A closed sign outside of The Metropolitan Museum of Art. Photo by Cindy Ord via Getty Images.

A closed sign outside of The Metropolitan Museum of Art. Photo by Cindy Ord via Getty Images.

The Metropolitan Museum of Art announced that it will pay its 2,200 staff members through May 2nd. Employees were previously informed the museum could only guarantee payment until April 4th due to the museum’s forced closure in the face of the COVID-19 pandemic. The museum also agreed to pay its unionized staff—including security guards and maintenance workers—overtime hazard pay in compensation for their roles as essential onsite employees.
Daniel Weiss, the museum’s president and CEO, told the New York Times:
Our highest priority remains to support our staff as best we can in helping to keep everyone safe and as financially secure as possible. [...] We realize that this announcement of a four-week extension of full salary support does not provide enduring comfort, but at the moment it is the best we can do in a rapidly evolving situation.

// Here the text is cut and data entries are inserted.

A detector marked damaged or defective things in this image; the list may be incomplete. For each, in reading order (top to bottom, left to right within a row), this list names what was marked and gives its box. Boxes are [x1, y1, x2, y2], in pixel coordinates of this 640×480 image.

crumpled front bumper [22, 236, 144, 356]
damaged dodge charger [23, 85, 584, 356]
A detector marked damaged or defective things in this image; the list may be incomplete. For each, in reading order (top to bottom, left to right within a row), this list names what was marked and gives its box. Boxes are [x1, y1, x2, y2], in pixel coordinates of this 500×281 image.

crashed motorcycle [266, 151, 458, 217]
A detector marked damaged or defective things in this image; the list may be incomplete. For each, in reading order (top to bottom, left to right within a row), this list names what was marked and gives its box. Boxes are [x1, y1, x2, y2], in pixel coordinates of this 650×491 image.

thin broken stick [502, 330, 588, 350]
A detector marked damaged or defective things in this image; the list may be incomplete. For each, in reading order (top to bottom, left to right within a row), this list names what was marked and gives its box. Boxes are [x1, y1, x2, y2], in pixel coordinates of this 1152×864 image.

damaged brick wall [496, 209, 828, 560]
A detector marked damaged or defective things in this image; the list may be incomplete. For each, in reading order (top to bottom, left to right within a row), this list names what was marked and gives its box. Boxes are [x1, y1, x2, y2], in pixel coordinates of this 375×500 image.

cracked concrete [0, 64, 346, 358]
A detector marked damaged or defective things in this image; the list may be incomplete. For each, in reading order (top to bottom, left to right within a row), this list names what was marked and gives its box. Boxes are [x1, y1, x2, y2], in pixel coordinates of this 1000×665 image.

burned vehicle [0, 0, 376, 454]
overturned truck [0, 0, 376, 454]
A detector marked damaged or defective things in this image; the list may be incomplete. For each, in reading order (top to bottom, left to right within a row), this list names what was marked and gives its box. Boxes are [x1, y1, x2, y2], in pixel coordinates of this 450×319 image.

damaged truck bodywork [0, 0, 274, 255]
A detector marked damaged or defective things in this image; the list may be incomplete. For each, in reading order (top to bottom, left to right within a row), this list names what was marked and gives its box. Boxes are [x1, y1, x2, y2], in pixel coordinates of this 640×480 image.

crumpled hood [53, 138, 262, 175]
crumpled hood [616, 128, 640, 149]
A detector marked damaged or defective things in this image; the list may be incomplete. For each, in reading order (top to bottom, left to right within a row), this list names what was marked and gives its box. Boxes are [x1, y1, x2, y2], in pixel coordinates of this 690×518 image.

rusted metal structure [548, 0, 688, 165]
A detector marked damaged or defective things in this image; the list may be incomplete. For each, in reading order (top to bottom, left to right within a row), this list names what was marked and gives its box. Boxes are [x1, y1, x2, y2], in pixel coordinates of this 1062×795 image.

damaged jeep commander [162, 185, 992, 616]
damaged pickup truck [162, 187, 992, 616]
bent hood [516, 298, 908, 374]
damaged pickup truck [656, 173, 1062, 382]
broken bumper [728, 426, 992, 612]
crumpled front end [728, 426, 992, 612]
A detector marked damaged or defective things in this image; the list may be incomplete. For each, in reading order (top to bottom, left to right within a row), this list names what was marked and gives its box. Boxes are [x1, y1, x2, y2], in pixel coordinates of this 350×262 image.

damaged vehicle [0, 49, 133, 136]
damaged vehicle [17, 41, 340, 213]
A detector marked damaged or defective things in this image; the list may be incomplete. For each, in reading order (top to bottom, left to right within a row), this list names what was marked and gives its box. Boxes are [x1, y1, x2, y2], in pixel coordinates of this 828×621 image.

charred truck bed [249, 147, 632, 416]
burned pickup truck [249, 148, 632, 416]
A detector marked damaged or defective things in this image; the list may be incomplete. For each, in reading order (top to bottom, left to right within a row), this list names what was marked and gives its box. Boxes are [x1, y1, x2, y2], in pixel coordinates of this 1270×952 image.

The museum expects decreased revenue even after quarantine measures are lifted, and is exploring the possibility of diverting money from its $3.6-billion endowment to fund operations, although museum executives are wary of taking this route.
The Met’s announcement comes as recent projections estimate a loss of $100 million in the museum’s revenue as cultural institutions across the country brace for the financial fallout of COVID-19. Last week, Los Angeles’s Museum of Contemporary Art was forced to lay off 97 part-time workers. UCLA’s Hammer Museum laid off 150 part-time student employees the same day. SFMOMA will lay off or furlough more than 300 workers. Other museums across the country have faced similar cutbacks.
Earlier this month, the Met launched the #CongressSaveCulture social media campaign to encourage Congress to include a $4 billion arts bailout in the $2 trillion federal stimulus package. The measure was supported by the American Alliance of Museums, which pointed out in a letter sent to congressional leaders that museums provide more than $12 billion in tax revenue and 726,000 jobs nationally. On Friday, ARTnews reported that despite these efforts, arts organizations will only receive an approximate $300 million in total from the approved stimulus bill.